Rainforest Brook

Tuesday, March 31, 2015

On-boarding an Application for DevOps Support

Application Development Completed, Production Release done, Party … now what

Here comes the bigger phase of any Solution / tool / Product, the Support phase. Once the Production wheel started spinning for any application (internal/external/COTS), the DevOps or the Support workforce are the one going to get the first impact of any incidents, outages, etc. Particularly if the Application infrastructure is pretty new stack to the Support team and intertwined with lot other systems inside the infrastructure.

Is the Support team always geared with right set of skills, details, credentials, tools to tackle the newly inducted application? Support team here I mean is the team beyond raising tickets against. Typically that category of team falls in Tier 3 or Tier4, beyond whom only Developers or the Product vendor could help (who usually own the source code of the item).

Here we see how a T3, T4 Operations team be inducted to support a new application with right set of details to better handle the show.

Application Eco-system

In current Service layered assembly of solutions and tools, it’s hard to see any application serve independently. The team has to be provided this eco-system knowledge of the application. It could be

· What the tool is about?

· Where the application entirely fit in the companies’ offering?

· What are the different tiers of that application? DB, Message Queue, Storage, etc.

· Is this application clustered, redundant? This information provides whether restarting or bringing down the application have what level of impact.

## Data excerpt
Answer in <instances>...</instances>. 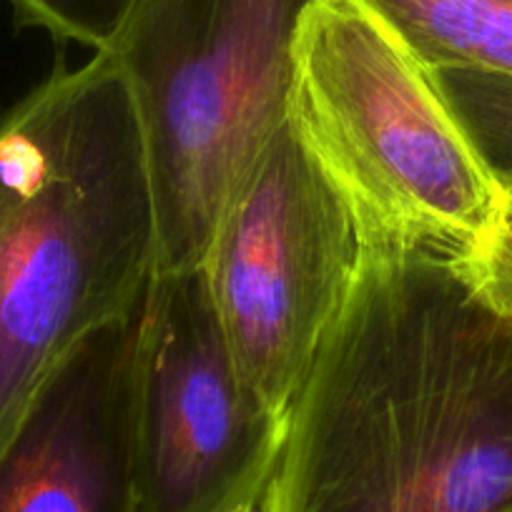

## Objective
Continue the post on onboarding an application for DevOps support, starting right after its final bullet point.

## Exercise output
· Is the application spread across multiple Data Centers but still served as one URL?

· How is the application accessed by end-users? For e.g. Thick client, web browser, headless, within other code, etc.

· Who is the contact person in the architect team to refer for any clarification?

All these details about the application should be prepared as knowledge base page with diagrams to detail the stack.

Sandbox for Practice

It’s not always just takes theory to complete the knowledge. A Sandbox or practice system could help the team in much more ways in practicing installation, upgrade, repeating production issues, etc. When providing such system we also need to consider the additional license cost, learning materials, trainings to be taken for it if it was purchased from external vendor. Also Sandboxing may not be possible with every application or solution if It is a major one or involving cost incurring inter-dependencies in the infrastructure (for e.g. Additional Storage unit).

Monitoring Set up

Once a product is rolled down, it would be monitored in some or other way like Port, URL, Disk usage, counters, queue size, etc. This details has to be shared with the Support team to give them clear picture of what is being monitored and why is that KPI important to the whole system functioning. It’s also better to provide what is the monitoring system being used like Netcool, Nagios, etc. Sometimes we may get two different alert indications. At times its better to check the Monitoring system itself to see if it has correct visual of the application or it’s just a network glitch. This is to avoid any false alerts/escalations or ignoring a vital alert, cross verification, etc.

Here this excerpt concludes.